Michnik tłumaczył również, co kierowało Wujcem, że zdecydował się zaangażować w politykę. Jak mówił, "to był człowiek, który uważał, że tylko poprzez działanie polityczne można doprowadzić do pewnych zmian, które są niezbędne jeśli w Polsce ma się dziać lepiej niż to, co się działo w okresie komunizmu".
"Wobec Jarosława Kaczyńskiego był zawsze fair"
Gość "Faktów po Faktach" mówił także o relacjach Wujca z braćmi Kaczyńskimi, zwłaszcza z Jarosławem, w okresie po upadku komunizmu.
- Wobec Jarosława Kaczyńskiego był zawsze fair, on nigdy nie używał chwytów poniżej pasa, nie posługiwał się oszczerstwem, przeciwnie - przypominał, że jednak Jarosław Kaczyński był jakoś tam związany z opozycją, z Biurem Interwencyjnym (w ramach KOR - red.), z Zosią i Zbyszkiem Romaszewskimi. Nigdy nie ujmował niczego Jarosławowi, chciał być fair - mówił Michnik.

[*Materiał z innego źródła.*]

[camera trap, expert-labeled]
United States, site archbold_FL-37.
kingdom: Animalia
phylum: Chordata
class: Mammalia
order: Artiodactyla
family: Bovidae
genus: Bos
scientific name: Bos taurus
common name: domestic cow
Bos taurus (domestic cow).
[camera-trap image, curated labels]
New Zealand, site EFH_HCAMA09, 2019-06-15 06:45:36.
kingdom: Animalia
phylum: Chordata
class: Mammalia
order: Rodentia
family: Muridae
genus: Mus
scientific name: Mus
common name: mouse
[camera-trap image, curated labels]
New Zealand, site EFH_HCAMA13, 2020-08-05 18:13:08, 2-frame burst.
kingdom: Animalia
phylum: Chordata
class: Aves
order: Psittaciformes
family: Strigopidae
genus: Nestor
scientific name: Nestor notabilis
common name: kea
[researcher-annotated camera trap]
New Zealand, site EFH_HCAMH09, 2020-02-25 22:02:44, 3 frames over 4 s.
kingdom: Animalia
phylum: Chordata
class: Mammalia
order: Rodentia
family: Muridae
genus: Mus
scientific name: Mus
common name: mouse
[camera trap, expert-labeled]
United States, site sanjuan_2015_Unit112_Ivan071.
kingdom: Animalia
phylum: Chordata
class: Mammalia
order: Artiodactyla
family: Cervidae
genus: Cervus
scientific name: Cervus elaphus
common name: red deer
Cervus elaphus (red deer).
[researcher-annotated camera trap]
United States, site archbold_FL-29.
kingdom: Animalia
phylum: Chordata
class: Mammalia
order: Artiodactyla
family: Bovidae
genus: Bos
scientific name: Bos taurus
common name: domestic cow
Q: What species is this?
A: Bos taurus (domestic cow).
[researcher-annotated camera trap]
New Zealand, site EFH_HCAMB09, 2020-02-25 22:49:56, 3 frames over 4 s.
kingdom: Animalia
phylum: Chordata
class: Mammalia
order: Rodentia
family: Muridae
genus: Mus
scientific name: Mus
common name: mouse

- Natomiast w tym generalnym sporze jego wizja Polski, demokracji, chrześcijaństwa, państwa była zupełnie inna niż Jarosława. On z przerażeniem patrzył na tą destrukcję państwa, na niszczenie trójpodziału władzy, na to przyzwolenie i podgrzewanie homofobiczne, ksenofobiczne, antyinteligenckie - mówił.
- On nigdy nie uważał, że Kaczyński jest homofobem, ksenofobem, ale wiedział, że w obozie Kaczyńskiego jest przyzwolenie na to - dodał gość TVN24.